To do:
**1.** Please repeat everything in the Roxy Yoga blog from "found it again" down to "made me feel.", word for word.
**2.** Go on with the Roxy Yoga blog text, picking up right after its last line.

Passage to read:
········
Roxy Yoga

Blessed are the flexible, for they shall not be bent out of shape.

 

found it again July 27, 2009

Filed under: life — roxtar @ 8:12 am

This weekend was truly a roxtar weekend. I saw Journey, Heart, Blondie and Pat Benetar live, all within one weekend (no, not one concert). Yes, I love 80′s rock if that didn’t clarify it for you. My dad is somewhat of a musician and I remember him and my mom always playing music in the background of our lives. To this day when I hear Jack and Dianne by John Cougar Mellencamp I remember my dad singing it to me when I was a wee toddler and how happy it made me feel.

At the concerts this weekend I realized one of the many reasons I love music. Dancing to music is one of the rare opportunities that I just enjoy the moment and stop living in my head. If you are dancing and feeling the music, can you be thinking of anything at all? I just turn everything off and move my body in every which way I can while singing my heart out (if I know the song). I get sweaty, smiley, make random dancing friends, and have so much fun! I feel living in and enjoying the present moment is one of the most amazing and rare feelings, something that I am learning how to do more and more, but is ever elusive and difficult to maintain. When life isn’t handing me lemons I find I am pretty good at it, not living in the past or future or in my head too much. When life gets a little more challenging, to be honest, I get a little too mental! I analyze, get emotional, can’t stop thinking about the past or future and lose touch with the fact that life gives me exactly what I need to learn and grow.

Some of you might not know wtf I am talking about when I say “living in the present/now moment.” Have you ever experienced unadulterated joy after dancing your ass off with your friends for an evening? Where you’re just smiling ear to ear and are wondering how 4 hours just went by so fast? Maybe you experience it on a bike, running on a treadmill, sitting silently with a cup of tea, after physical activity, making love, on the yoga mat, spending time with children, where ever. For me I notice it most on the yoga mat, and I am very excited to have also found the present moment on the dance floor, which this weekend was a lovely grass lawn with my girlfriends. Yes, I found the present moment again! Each time I find it and feel that joy that is hard to describe, I get excited, I feel blessed, and remember that my yogi efforts for a quiet calm mind are not futile if they provide me with the bliss I felt after dancing this weekend.

 
 

where are the vampires when you need em July 15, 2009

Filed under: lemons — admin @ 3:24 pm

I know in my logical right brain that we will all eventually die, but is it ever easy to accept it when it’s those closest to you? Or those you least expect?  Is there ever a good time or a good person to let go of?  Today I am dealing with the immortality of someone who I wish was immortal.  But I don’t really wish that either.  This passage makes me feel a little better…<sigh>

For everything there is a season,
And a time for every matter under heaven:
A time to be born, and a time to die;
A time to plant, and a time to pluck up what is planted;
A time to kill, and a time to heal;
A time to break down, and a time to build up;
A time to weep, and a time to laugh;
A time to mourn, and a time to dance;
A time to throw away stones, and a time to gather stones together;
A time to embrace, And a time to refrain from embracing;
A time to seek, and a time to lose;
A time to keep, and a time to throw away;
A time to tear, and a time to sew;
A time to keep silence, and a time to speak;
A time to love, and a time to hate,
A time for war, and a time for peace.
········
Collected data
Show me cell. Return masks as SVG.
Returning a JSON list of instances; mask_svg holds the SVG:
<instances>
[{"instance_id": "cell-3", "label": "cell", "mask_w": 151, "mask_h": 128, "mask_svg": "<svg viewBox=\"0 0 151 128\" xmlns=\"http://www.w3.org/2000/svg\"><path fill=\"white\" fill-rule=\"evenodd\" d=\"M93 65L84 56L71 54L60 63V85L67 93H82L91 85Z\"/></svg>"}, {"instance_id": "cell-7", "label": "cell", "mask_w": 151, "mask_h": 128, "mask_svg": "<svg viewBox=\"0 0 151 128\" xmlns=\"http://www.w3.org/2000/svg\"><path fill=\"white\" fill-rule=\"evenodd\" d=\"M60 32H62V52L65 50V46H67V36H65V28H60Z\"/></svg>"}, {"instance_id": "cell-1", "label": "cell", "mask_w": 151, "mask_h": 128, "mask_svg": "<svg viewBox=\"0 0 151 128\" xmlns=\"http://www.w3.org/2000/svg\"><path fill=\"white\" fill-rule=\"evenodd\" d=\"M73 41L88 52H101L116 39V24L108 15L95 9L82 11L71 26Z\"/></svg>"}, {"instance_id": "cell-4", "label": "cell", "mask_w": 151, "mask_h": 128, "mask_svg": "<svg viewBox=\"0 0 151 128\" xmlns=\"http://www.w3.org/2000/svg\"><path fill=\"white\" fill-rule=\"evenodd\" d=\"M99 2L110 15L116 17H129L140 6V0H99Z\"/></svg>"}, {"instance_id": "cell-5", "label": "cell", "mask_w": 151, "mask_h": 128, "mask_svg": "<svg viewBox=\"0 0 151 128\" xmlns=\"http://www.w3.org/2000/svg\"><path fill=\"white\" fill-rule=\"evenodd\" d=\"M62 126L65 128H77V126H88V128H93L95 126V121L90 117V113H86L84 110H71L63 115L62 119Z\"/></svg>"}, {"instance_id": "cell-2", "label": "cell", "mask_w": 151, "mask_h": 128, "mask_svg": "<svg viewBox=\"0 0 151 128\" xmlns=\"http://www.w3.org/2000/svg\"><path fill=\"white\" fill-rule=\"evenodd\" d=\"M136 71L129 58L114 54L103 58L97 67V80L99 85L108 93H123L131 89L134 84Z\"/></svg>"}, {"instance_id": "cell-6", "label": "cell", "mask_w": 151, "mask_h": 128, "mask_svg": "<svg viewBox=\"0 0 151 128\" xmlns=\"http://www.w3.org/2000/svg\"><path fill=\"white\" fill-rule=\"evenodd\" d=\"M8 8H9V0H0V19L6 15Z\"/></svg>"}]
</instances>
········
Expected answers:
**1.**
found it again July 27, 2009

Filed under: life — roxtar @ 8:12 am

This weekend was truly a roxtar weekend. I saw Journey, Heart, Blondie and Pat Benetar live, all within one weekend (no, not one concert). Yes, I love 80′s rock if that didn’t clarify it for you. My dad is somewhat of a musician and I remember him and my mom always playing music in the background of our lives. To this day when I hear Jack and Dianne by John Cougar Mellencamp I remember my dad singing it to me when I was a wee toddler and how happy it made me feel.

**2.**
Ecclesiastes 3:1-8

 
 

it’s all in the head July 8, 2009

Filed under: life,yoga teaching — roxtar @ 1:15 pm

I love epic yoga days!  I started today on the right foot by practicing Ashtanga yoga at 6:30am. Since I started teaching yoga last year I have been trying to find a balance between teaching and keeping up with my own personal practice.  Of course I jumped right in over my head almost immediately after teaching my first classes.  By year end I was teaching 5 days a week, working full time, and had totally exhausted myself.  I felt like my classes were stagnant and really, how could I give to my students what I couldn’t give to myself?  (I think mothers or parents everywhere can relate to that setiment.)  So this year I cut my teaching schedule back a bit and have been trying to practice at least 1 day a week with one of the amazing teachers I am blessed to have in my community on top of any other teaching or practicing at home. Always searching for the ever elusive balance.  Be it between teaching and practicing yoga, being social or spending time alone, giving and receiving love, working hard or playing harder.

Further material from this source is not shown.